Sectorale regelgeving

-          MER-screening: de overheid die beslist over de ontvankelijkheid en volledigheid van de vergunningsaanvraag, beslist of er een project-MER moet worden opgesteld. De betrokken overheid doet dat op het ogenblik van de beslissing over de ontvankelijk- en volledigheid van de vergunningsaanvraag of, bij gebreke daaraan, binnen 90 dagen na de datum van ontvankelijk- en volledigheid.
Rekening houdend met de kenmerken van de aanvraag en zijn omgeving besluit de toegevoegde project-MER-screeningsnota dat de mogelijke milieueffecten van het project niet aanzienlijk zijn. De nota wordt aanvaard.
 

-          Watertoets: overeenkomstig artikel 1.3.1.1 van het decreet van 18 juli 2003 betreffende het integraal waterbeleid dient een vergunningsaanvraag onderworpen te worden aan de zogenaamde watertoets.

Wat wordt gevraagd
Kopieer uit de aangeleverde tekst letterlijk alles vanaf "-          MER-screening: de" tot en met "nota wordt aanvaard.". De gegevens zijn hiervoor niet nodig.

Geselecteerde gegevens
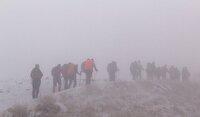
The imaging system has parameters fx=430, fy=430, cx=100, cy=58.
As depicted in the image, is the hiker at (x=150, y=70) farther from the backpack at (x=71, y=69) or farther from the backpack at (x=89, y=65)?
the backpack at (x=71, y=69)

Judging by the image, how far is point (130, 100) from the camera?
2100cm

Uitvoer hieronder
-          MER-screening: de overheid die beslist over de ontvankelijkheid en volledigheid van de vergunningsaanvraag, beslist of er een project-MER moet worden opgesteld. De betrokken overheid doet dat op het ogenblik van de beslissing over de ontvankelijk- en volledigheid van de vergunningsaanvraag of, bij gebreke daaraan, binnen 90 dagen na de datum van ontvankelijk- en volledigheid.
Rekening houdend met de kenmerken van de aanvraag en zijn omgeving besluit de toegevoegde project-MER-screeningsnota dat de mogelijke milieueffecten van het project niet aanzienlijk zijn. De nota wordt aanvaard.